文本摘录:
<<<<

伴随着大法在世间的洪传,历经着风风雨雨,尤其是邪恶中共迫害大法弟子二十几年的血雨腥风,我坎坎坷坷走到了今天。时间可以消磨世间上的一切,植根于心中的大法却不会随着岁月而改变,那已是金刚铸就的根深蒂固,真、善、忍越来越闪耀出真理的光彩,这是大法的威力,是创世主的恩典,任何中共谎言、杀戮都无法摧残掉的。
一、得法前一些奇特经历
我出生于中共篡政后的六十年代,出生就在苦难中。家中长辈因所谓“历史问题”,有被中共关押的,有在中共“文革”的运动中遭到批斗而自杀的,我的父母被迫下乡。在大人们的精神压抑与生活动荡不安中,我渐渐长大,身体较弱,性格内向。
十四、五岁的时候,我得了一场大病。我那时跟母亲生活在她下乡的农村,在当地农村上学。农村学校实行所谓“勤工俭学”,小学高年级学生也要参加农村的劳动。劳动有时是割草、运土;有时在水里捞水草,做饲料用。当时我进入青春期,来了例假,还跟着到水里捞水草。后来一来例假就是一个月左右,再后来就变成了“血崩”一样了,不停经,吃药、打针也不管事,最后只得休学。

>>>>

任务说明:
1. 请将记录中从包含“In the scene”的那一行起、到记录末尾为止的部分逐字输出，起止两行均包括在内。
2. 请从这篇讲述修炼大法经历的回忆文章结束的地方往下续写。

已存记录
<<<<

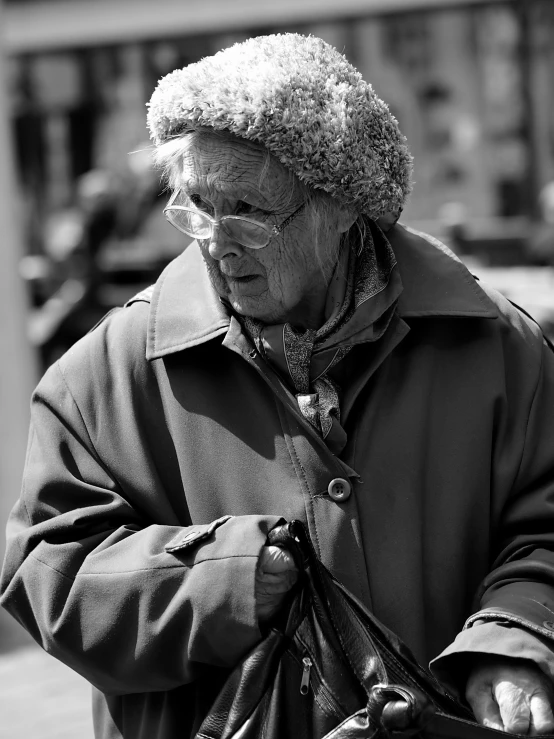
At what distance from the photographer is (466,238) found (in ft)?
30.5

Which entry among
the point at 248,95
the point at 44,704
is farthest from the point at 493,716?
the point at 44,704

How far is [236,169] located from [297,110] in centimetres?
13

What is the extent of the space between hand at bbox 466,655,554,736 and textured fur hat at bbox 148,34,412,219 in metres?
0.76

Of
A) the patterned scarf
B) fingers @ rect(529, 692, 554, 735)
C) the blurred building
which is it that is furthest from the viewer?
the blurred building

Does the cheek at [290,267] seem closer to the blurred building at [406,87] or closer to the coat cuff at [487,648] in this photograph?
the coat cuff at [487,648]

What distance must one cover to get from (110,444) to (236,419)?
21 cm

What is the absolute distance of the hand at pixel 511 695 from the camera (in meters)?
1.68

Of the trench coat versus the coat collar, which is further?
the coat collar

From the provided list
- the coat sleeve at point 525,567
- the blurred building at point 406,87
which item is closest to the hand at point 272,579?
the coat sleeve at point 525,567

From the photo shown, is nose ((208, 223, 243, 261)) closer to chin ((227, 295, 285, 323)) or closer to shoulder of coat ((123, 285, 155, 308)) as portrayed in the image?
chin ((227, 295, 285, 323))

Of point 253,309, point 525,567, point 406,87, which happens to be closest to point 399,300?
point 253,309

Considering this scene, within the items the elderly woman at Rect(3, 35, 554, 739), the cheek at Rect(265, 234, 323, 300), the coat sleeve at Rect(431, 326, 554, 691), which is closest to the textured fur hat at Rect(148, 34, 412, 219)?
the elderly woman at Rect(3, 35, 554, 739)

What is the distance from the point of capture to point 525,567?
1.80 meters

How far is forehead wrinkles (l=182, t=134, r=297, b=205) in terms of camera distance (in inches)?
71.0
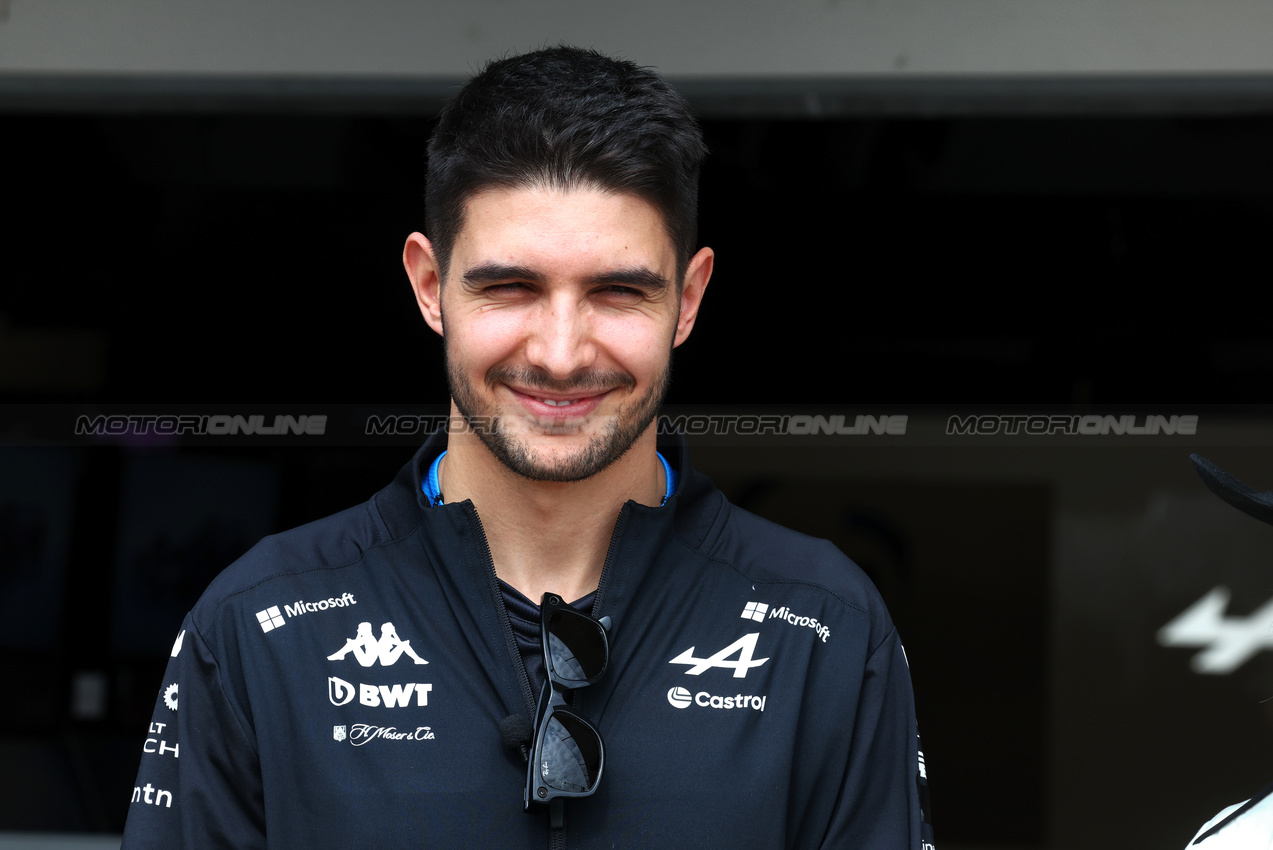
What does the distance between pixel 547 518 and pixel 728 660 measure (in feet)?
0.89

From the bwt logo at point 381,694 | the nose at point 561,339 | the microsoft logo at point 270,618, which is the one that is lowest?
the bwt logo at point 381,694

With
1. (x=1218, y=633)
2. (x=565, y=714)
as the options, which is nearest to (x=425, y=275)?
(x=565, y=714)

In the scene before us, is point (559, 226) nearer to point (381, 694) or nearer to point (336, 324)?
point (381, 694)

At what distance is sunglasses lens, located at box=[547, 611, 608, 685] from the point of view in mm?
1281

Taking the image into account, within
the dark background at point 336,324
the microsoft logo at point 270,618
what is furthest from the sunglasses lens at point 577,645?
the dark background at point 336,324

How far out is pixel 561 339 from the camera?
4.13 ft

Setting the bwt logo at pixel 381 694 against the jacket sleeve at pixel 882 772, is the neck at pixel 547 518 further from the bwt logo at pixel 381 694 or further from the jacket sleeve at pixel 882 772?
the jacket sleeve at pixel 882 772

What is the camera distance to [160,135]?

>>>>

参考答案:
1.
In the scene before us, is point (559, 226) nearer to point (381, 694) or nearer to point (336, 324)?
point (381, 694)

At what distance is sunglasses lens, located at box=[547, 611, 608, 685] from the point of view in mm?
1281

Taking the image into account, within
the dark background at point 336,324
the microsoft logo at point 270,618
what is furthest from the sunglasses lens at point 577,645?
the dark background at point 336,324

How far out is pixel 561 339 from the camera?
4.13 ft

Setting the bwt logo at pixel 381 694 against the jacket sleeve at pixel 882 772, is the neck at pixel 547 518 further from the bwt logo at pixel 381 694 or further from the jacket sleeve at pixel 882 772?
the jacket sleeve at pixel 882 772

What is the camera distance to [160,135]?

2.
忘记这样过了多久,血流到后来已浑身无力,脸色苍白得吓人。母亲焦急地到处求医问药,我喝药喝得闻到药味就想吐,也不知打了多少针也没好。那天母亲打听到一镇上的诊所有个老中医能治我的病,马上找人用车拉着我去了。可到那里后,老中医不在。母亲当时一下就瘫坐在凳子上大哭起来,我从没见过母亲那样哭过。我拉着母亲,有在诊所就医的人过来劝慰母亲,母亲无助的哭说着:“怎么办呀,我的孩子要死了。”
那天母亲拿着诊所开的人参补药,就离开了诊所。在街上,母亲含着泪问我:“想要什么吗?给你买。”当年父母收入不多,除了养孩子还要养老人,经济很紧张,母亲那样问我,我感到自己可能真要死了,但还是莫明的说:“想要本书。”母亲就带我到了那镇上唯一一家书店。那是七十年代中期,书店里的书不多,我在书店里看了一下,指向一本三个字名字的书说:“要那本。”店员好像说那是本哲学书,还问我看的懂吗?我也说不准,但心里就想要找一本很深奥很深奥的书。母亲为我买了那本书就回家了。
当天回到家,我静静躺在床上,看了一下那本书,不是心里要找的,就放一边了,慢慢等自己死,没感到恐惧,但有种不舍,觉的母亲为我很辛苦,还没报答她。就在这样躺着时,忽然有种异样的感觉:倏的就感到风吹干东西一样,身下干净了,似乎有种意念告诉我,说我好了。我从迷惑中睁开眼,慢慢坐起来,来回动了动,又去了趟厕所,发现真不再流血了,一下就干净了。我对煎参汤的母亲说:“妈,我好了!”母亲抬起愁苦的脸懵然地问:“怎么没吃药就好了?”我笃定地说:“好了,不流了。”母亲转悲为喜,不断地问:“怎么就好了?”我回答不出,心里也留下长久的疑问:怎么好的,谁冥冥中救了我呢?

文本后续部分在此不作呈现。